Saturday, September 22, 2007

"Accommodating" Islam

American Thinker: Will Quebec Decide to 'Reasonably Accommodate' Islam?
As religious prescriptions for living lately have come to be infused into daily life in novel and provocative ways, the question is often posed: Has the presence of Islam changed the face of social relations in the West? The question has especially animated Canada's bilingual Quebec province - a political entity that seeks to apply the rule of law to all its residents, without exception.
In the beginning was the town of Hérouxville (motto: Carpe Diem), whose municipal council unanimously adopted a code of "societal norms" in January. These applied to the town's 1,300 residents, but concerned future resident immigrants, especially. Most noted was language condemning public stoning of women and genital excision.
Montreal's La Presse recently complained of "reasonable accommodations" throughout the province, including prenatal courses forbidden to men (for purposes of gender segregation), and steps taken to respect the "cultural and religious specificity" of hospital guests. These include allowing male relations to supervise medical examinations of women. Concessions like these were conceived to satisfy a number of Quebec's Muslims, who objected to unsupervised, intimate contact between a woman and her physician. Complaints against concessions made to Quebec's Jewish and Sikh communities also feature prominently, but it's clear by the language employed by the Hérouxville councilors, media types, and members of the political establishment, that demands from within and about Quebec's Muslims are driving the agenda.
Reflecting on Quebec's present discussion, I wonder what it will take to provoke a debate on "reasonable accommodations" in the United States. And when will we conclude that accommodation of religious practice cannot come without conditions? Hérouxville represents a symbolic (if Quixotic) gesture by an almost entirely homogeneous provincial settlement, which hopes to denounce offences presumably covered by Canada's criminal code. The point for these Quebeckers was not to break ground for new law, but to make clear that the ideas that contribute to certain religious practice are in and of themselves reprehensible. "Appalling," not "different."
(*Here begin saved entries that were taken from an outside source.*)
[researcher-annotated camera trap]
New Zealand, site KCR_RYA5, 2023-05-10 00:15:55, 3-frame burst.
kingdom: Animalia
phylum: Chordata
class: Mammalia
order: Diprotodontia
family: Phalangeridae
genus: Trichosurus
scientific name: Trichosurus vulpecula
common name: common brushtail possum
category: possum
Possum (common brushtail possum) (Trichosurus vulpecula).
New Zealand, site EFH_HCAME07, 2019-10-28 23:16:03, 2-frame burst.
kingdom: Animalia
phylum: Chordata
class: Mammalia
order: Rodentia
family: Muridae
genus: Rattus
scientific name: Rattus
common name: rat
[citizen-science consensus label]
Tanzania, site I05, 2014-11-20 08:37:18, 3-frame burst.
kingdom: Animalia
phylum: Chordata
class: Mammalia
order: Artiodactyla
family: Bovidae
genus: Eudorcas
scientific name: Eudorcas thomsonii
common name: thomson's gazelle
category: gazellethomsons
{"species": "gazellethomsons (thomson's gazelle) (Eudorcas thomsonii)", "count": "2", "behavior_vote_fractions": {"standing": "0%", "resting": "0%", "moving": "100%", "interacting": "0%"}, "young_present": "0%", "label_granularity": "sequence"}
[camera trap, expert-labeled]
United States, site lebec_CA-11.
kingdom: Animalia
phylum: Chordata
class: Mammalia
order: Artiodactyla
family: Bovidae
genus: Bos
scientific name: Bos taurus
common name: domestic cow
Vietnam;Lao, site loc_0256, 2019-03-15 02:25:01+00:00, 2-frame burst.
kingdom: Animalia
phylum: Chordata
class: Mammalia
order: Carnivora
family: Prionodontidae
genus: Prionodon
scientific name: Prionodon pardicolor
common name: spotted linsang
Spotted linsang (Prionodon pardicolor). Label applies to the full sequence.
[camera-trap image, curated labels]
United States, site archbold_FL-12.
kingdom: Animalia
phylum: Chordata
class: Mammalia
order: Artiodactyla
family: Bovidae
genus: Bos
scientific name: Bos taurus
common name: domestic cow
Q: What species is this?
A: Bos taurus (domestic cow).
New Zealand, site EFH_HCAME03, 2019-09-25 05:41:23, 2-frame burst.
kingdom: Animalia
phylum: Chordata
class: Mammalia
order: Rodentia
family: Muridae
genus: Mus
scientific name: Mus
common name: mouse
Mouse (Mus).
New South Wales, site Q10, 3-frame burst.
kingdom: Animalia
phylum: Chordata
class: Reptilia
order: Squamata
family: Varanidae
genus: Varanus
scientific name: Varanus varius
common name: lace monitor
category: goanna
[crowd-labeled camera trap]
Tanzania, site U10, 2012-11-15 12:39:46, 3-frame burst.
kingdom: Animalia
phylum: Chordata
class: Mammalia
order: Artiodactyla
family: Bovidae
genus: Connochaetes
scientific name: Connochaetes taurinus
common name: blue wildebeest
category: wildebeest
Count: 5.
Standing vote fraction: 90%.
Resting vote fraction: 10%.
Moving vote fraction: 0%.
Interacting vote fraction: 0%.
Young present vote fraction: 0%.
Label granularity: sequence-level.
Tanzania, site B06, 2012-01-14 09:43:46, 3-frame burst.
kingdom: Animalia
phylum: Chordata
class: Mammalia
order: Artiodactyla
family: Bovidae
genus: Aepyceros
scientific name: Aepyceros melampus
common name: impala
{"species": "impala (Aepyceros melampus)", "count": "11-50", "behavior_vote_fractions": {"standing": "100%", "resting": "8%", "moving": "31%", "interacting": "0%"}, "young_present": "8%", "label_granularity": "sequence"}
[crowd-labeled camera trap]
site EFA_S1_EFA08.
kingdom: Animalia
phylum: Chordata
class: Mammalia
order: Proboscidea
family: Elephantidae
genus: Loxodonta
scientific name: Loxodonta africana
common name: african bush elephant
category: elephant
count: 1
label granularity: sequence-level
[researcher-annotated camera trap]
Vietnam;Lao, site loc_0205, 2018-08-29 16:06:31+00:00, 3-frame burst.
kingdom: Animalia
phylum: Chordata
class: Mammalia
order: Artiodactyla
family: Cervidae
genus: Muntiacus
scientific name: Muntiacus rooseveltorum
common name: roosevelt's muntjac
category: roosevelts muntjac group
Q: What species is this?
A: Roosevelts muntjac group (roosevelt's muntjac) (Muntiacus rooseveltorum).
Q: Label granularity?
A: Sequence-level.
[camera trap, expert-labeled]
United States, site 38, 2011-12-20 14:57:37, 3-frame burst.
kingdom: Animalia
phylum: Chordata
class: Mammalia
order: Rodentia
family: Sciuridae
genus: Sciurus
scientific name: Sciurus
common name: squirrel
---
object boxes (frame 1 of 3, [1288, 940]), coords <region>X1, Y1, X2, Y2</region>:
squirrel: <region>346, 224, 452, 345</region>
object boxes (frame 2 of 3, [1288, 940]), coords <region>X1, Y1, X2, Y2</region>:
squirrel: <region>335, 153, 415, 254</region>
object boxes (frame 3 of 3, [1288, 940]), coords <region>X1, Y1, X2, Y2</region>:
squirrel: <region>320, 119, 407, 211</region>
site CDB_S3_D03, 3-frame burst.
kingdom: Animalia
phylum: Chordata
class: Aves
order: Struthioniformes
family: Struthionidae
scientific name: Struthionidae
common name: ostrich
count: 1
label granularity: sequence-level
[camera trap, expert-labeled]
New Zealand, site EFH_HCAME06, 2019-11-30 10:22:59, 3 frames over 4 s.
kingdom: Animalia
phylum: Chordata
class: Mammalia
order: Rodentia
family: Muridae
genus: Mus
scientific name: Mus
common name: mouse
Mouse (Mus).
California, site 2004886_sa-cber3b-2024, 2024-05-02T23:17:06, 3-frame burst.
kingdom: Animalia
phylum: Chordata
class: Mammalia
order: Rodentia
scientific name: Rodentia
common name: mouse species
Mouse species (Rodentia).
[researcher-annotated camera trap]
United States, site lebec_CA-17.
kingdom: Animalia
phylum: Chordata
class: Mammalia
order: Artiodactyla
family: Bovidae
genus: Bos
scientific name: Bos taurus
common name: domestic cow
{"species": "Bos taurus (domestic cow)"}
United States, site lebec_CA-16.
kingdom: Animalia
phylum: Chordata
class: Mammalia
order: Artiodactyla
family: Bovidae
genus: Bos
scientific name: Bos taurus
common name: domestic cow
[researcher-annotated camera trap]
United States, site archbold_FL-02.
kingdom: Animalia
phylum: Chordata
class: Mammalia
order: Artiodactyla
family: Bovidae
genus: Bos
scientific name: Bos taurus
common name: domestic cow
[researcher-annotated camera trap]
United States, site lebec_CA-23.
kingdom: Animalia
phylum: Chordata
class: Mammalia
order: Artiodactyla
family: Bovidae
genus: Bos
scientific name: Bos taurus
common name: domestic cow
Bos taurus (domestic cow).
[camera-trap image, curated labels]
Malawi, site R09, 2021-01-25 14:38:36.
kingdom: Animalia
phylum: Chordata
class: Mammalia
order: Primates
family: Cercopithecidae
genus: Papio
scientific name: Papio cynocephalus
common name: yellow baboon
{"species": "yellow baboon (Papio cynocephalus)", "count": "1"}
Quebeckers don't want to argue with God; and they have taken steps to guarantee that refusal to debate God's mind does not require one to endorse others' eccentric or cruel customs for harmony's sake -- or to keep the peace.

Quebec, the "most godless province in the West," by one count or another, nonetheless seeks to impose a single legal framework within her boundaries. She will not be a province under God, but she will demand liberty and (a single) justice for all-whether one is of mass or minority opinion.